### TASK GOAL
Output the data from the line containing "At what distance" through the end of the data as a two-column CSV with the columns input and output. Give one row per entry, with its text under input and its answer under output, each in a single quoted field with line breaks replaced by spaces.

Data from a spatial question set

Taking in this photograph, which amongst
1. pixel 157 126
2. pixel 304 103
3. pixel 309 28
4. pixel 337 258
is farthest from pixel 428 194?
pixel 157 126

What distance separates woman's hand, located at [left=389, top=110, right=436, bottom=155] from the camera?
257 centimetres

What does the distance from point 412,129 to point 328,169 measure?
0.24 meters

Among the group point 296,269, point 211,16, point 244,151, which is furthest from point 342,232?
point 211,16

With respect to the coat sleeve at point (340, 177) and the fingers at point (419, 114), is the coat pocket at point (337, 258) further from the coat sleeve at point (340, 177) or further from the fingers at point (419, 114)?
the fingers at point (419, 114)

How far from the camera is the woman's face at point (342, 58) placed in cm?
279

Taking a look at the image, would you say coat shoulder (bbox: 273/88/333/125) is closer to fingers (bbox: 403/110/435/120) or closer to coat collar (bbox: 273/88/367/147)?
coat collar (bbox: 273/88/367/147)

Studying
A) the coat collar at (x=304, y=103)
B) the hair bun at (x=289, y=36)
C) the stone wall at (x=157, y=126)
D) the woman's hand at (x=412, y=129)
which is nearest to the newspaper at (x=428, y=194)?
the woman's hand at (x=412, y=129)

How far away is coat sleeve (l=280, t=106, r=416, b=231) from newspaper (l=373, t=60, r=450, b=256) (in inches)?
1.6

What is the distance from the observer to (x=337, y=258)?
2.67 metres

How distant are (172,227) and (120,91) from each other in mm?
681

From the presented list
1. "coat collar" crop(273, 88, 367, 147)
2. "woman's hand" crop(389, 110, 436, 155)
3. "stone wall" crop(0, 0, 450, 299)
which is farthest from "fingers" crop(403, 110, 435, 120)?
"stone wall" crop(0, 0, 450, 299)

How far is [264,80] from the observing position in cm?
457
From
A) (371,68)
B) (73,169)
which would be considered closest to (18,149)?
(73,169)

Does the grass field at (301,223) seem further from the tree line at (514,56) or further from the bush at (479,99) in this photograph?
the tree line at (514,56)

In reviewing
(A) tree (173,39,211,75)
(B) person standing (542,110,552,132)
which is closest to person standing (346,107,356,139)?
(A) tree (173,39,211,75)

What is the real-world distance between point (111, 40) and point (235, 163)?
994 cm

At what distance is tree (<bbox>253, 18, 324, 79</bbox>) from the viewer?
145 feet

### RESPONSE
input,output
"At what distance is tree (<bbox>253, 18, 324, 79</bbox>) from the viewer?","145 feet"